In his book Crazy Love: Overwhelmed by a Relentless God, author Francis Chan asks, “Does something deep inside your heart long to break free from the status quo? Are you hungry for an authentic faith that addresses the problems of our world with tangible, even radical, solutions?” His book provides answers to these questions and many more as Chan explores the depths of religious complacency in all of our lives and exposes us to thoughts about God, the Creator of the universe, who loves us with a “crazy, relentless, all-powerful love” that seeks to draw us ever closer into a relationship with His Son, the Savior, Jesus Christ.

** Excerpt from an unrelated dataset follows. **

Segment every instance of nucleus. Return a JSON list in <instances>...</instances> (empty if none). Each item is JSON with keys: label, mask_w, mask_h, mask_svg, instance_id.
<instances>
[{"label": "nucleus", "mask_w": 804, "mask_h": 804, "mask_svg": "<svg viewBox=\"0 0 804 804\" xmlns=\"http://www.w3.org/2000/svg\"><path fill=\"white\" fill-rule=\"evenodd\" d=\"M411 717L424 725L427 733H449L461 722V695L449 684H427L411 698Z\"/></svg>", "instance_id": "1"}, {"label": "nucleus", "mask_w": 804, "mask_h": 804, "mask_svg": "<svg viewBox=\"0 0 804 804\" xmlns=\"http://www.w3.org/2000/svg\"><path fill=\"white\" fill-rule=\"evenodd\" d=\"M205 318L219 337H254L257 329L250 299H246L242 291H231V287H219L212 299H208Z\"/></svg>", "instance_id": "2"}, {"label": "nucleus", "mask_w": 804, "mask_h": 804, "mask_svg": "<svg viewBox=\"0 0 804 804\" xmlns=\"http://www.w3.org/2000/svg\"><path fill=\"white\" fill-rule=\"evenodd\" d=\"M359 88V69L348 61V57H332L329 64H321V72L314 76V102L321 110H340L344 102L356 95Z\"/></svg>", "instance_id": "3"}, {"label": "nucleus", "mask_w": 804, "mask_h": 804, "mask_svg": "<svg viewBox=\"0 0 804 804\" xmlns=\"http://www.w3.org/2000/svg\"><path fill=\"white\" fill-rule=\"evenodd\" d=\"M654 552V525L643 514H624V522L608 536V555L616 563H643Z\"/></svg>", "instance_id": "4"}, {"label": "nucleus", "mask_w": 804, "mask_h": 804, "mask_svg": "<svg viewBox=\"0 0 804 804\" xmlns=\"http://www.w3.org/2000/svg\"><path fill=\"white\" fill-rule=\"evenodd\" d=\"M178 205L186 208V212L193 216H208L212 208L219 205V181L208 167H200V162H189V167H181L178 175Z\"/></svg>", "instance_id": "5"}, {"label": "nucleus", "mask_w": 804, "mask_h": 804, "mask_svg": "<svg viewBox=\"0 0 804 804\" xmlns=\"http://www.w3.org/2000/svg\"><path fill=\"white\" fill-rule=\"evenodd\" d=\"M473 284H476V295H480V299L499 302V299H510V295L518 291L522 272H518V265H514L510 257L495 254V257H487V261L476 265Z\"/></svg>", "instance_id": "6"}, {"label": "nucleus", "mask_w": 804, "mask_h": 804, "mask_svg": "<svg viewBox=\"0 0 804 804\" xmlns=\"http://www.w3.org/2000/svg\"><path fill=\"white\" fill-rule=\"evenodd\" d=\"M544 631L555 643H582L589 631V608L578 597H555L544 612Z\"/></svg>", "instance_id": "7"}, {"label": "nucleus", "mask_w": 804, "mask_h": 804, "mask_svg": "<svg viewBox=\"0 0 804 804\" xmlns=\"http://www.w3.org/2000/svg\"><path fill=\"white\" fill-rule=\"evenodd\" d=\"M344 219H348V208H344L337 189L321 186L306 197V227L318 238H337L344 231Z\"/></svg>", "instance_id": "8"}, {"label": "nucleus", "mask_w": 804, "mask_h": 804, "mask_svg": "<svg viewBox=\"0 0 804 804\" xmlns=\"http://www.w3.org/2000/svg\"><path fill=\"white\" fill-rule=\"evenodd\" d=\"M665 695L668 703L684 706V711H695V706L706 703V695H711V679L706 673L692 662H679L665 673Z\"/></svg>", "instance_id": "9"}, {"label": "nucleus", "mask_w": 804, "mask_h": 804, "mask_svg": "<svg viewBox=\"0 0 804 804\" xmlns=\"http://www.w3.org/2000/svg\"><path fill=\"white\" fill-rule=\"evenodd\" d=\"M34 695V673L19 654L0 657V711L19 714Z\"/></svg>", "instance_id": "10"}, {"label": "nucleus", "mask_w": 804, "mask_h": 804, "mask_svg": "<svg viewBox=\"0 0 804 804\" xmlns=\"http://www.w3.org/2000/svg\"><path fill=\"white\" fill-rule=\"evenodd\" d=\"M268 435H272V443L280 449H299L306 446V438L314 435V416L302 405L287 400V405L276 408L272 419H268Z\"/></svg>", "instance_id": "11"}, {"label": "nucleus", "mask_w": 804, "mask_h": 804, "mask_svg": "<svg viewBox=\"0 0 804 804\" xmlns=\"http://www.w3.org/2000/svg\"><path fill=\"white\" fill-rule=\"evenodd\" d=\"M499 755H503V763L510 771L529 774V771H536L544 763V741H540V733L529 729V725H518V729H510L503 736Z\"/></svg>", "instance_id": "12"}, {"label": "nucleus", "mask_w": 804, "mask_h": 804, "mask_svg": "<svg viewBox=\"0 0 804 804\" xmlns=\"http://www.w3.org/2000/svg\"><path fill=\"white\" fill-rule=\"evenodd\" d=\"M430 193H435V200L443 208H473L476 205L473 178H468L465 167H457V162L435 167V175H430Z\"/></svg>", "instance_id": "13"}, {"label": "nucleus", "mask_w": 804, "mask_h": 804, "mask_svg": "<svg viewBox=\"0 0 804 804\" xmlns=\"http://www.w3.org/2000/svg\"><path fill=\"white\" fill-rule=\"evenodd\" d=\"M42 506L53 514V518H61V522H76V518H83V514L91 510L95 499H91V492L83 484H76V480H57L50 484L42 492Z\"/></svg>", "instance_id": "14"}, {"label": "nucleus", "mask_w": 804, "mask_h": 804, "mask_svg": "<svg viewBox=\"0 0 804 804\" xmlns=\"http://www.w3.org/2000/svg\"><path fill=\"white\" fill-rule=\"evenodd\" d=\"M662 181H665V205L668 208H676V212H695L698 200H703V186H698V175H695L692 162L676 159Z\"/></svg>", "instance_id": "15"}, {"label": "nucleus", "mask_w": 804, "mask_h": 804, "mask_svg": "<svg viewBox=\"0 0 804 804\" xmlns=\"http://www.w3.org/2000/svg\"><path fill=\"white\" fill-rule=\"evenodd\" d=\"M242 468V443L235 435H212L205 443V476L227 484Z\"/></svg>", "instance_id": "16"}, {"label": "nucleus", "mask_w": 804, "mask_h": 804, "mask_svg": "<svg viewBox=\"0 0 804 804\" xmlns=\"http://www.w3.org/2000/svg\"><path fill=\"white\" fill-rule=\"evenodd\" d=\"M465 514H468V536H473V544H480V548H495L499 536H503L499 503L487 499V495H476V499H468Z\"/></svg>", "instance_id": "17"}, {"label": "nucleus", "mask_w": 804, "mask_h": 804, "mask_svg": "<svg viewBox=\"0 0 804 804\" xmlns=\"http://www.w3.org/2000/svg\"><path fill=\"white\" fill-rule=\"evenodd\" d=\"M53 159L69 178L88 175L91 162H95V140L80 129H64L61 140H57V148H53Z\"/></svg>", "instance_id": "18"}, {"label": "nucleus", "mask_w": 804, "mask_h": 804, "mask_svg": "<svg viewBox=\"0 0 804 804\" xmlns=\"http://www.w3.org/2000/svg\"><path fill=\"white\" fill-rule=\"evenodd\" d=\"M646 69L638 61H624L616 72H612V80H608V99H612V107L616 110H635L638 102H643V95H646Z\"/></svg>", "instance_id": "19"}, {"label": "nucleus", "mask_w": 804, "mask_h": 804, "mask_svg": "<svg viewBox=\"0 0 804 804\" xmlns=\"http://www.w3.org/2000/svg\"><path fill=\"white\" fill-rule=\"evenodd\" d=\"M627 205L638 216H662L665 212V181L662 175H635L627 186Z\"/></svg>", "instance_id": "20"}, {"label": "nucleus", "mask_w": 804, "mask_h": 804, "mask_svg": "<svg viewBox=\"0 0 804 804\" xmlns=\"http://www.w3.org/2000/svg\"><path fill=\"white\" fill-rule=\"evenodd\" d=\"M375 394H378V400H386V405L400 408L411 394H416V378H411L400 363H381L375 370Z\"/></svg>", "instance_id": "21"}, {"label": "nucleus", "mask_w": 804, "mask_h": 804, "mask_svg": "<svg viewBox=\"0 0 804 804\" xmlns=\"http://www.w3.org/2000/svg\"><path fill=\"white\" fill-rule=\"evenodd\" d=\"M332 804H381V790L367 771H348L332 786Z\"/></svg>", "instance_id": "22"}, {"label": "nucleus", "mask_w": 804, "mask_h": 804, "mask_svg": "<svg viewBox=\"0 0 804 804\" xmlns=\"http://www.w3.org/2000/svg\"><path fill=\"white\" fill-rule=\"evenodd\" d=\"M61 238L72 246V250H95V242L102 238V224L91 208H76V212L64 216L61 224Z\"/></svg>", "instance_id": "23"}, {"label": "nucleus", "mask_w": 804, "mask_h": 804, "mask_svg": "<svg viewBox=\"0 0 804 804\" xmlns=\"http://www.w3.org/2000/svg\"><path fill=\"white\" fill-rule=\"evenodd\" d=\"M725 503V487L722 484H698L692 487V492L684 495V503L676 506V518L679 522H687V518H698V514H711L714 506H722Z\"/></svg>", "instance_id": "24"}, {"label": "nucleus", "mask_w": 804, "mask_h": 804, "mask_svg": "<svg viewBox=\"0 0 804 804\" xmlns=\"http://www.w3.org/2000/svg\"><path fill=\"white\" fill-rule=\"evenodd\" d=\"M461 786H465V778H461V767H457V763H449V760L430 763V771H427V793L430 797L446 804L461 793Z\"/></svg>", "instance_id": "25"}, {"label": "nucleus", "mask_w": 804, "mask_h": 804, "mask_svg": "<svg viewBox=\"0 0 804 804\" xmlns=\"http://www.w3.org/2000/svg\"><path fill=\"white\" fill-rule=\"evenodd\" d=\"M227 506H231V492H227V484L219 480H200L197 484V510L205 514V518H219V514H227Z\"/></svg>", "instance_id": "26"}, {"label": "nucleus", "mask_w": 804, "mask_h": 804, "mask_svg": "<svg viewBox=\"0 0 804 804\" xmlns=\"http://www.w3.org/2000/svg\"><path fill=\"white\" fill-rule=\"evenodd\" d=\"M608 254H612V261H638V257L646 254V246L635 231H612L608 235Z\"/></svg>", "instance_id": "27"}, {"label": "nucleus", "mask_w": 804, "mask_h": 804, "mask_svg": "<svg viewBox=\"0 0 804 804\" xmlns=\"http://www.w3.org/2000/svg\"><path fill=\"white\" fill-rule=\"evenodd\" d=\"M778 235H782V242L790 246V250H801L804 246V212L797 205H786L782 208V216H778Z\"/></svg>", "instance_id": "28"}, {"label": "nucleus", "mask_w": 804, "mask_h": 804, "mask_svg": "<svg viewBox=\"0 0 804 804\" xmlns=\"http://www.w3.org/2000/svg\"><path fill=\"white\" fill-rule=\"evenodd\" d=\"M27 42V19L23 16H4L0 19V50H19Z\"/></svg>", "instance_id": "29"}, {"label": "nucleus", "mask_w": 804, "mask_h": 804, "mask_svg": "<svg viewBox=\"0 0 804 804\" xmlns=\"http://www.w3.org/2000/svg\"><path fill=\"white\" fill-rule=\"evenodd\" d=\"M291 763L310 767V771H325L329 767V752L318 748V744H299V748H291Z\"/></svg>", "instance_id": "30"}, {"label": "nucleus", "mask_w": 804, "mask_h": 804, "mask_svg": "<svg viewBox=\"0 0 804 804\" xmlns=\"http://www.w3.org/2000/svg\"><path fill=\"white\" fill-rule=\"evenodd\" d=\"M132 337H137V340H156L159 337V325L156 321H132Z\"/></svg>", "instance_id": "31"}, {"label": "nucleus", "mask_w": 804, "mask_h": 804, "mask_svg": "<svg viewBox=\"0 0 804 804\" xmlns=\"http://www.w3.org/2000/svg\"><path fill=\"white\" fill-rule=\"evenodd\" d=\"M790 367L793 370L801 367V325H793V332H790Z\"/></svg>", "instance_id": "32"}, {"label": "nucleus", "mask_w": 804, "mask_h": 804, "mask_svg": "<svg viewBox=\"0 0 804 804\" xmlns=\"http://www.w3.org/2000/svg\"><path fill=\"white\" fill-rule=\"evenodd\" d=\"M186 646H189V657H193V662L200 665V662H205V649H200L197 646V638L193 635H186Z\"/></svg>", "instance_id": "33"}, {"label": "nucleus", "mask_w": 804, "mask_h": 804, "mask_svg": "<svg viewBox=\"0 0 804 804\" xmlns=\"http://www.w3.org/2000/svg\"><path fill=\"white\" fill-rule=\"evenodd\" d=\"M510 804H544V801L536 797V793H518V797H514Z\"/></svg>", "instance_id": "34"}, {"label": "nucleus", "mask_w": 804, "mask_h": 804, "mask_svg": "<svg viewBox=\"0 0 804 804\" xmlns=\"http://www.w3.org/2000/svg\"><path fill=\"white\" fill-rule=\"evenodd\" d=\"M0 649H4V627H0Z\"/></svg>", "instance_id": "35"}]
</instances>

Throughout this book, Chan’s tone is more like a conversation with his readers than a textbook style lecture. His thoughts flow from one point to the next and through the extensive use of Biblical references, he succeeds in drawing readers to examine themselves on the inside to see if their Christian life would be better classified as “lukewarm” or “obsessed”. The book opens with a request to stop reading and proceed to his website where Chan directs the reader to view the first video of the awe-inspiring majesty of the Creator of the universe and just how immense and worthy of praise this creation is. The second video is a dynamic monologue that Chan delivers as he walks along the coastal cliffs of California on his way to enjoy the splendor of God and also surf a few waves (included below).

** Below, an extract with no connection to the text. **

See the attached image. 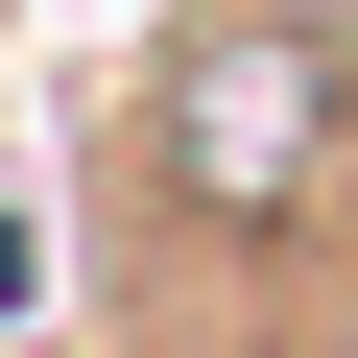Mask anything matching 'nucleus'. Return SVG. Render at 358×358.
<instances>
[{"label": "nucleus", "mask_w": 358, "mask_h": 358, "mask_svg": "<svg viewBox=\"0 0 358 358\" xmlns=\"http://www.w3.org/2000/svg\"><path fill=\"white\" fill-rule=\"evenodd\" d=\"M48 287H72V239H48V192H0V334H48Z\"/></svg>", "instance_id": "1"}]
</instances>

As the book unfolds the reader begins to get a glimpse of just who God is, why He loves us so much, and why anything less than a heartfelt, passionate, pursuing relationship with Him, simply will not do. Chapter 4 is perhaps the most penetrating as Chan details 18 characteristics that makeup the “Profile of the Lukewarm.” It’s here where he makes a bold assertion based on the Parable of the Sower that Jesus teaches in Matthew 13, by saying, “Do not assume you are good soil.” Chan argues that, “most American churchgoers are the soil that chokes the seed because of all the thorns. Thorns are anything that distracts us from God.” In concluding this bold approach to establish the “lukewarm” Christian, Chan provides the following conviction, “lukewarm living and claiming Christ’s name simultaneously is utterly disgusting to God.” So disgusting in fact that Jesus makes reference to the lukewarm in Revelation 3:16 by literally stating He will spit, or more accurately, vomit, them out of His mouth.

In the chapters that follow, Chan speaks of the love of God and how we are to let God do the work in us and make the changes in our heart. He states that running toward Christ, pursuing, and loving Him is much less exhausting than running from guilt and fear of sin and in fact it is liberating because it frees us up “serve, love, and give thanks” to Him. This message of loving God, fully surrendering to Him, and allowing Christ to work in our hearts are the marks of genuine intimacy that all lead up to perhaps the boldest chapter of Crazy Love, chapter 8, “Profile of the Obsessed”, which includes 14 characteristics that contrast those given earlier for the “Lukewarm.” In concluding his book, Francis Chan presents examples of real, everyday Christians that have lived their life in complete surrender to God, obsessed in their relationship with the One that pursues us relentlessly with a Crazy Love. In this final chapter, Chan supplies 2 quotation gems worth noting, “It is individual people living Spirit-filled lives that will change the church” and “The world needs Christians who don’t tolerate the complacency of their own lives.”

Crazy Love is a passion-filled message to the “lukewarm” church that has become so pervasive in America today. It’s message is one of urgency that should not only awaken those that are slumbering, but should invigorate those who are already living passionately for Christ to examine their relationships with friends, family, and fellow churchgoers to help them encounter the love of God. Chan closes his book with a Q&A section where he makes the following statement, “The idea of Crazy Love has to do with our relationship with God. All my life I’ve heard people say, “God loves you.” It’s probably the most insane statement you could make to say that the eternal Creator of this universe is in love with me. There is a response that ought to take place in believers, a crazy reaction to that love. Do you really understand what God has done for you? If so, why is your response so lukewarm?”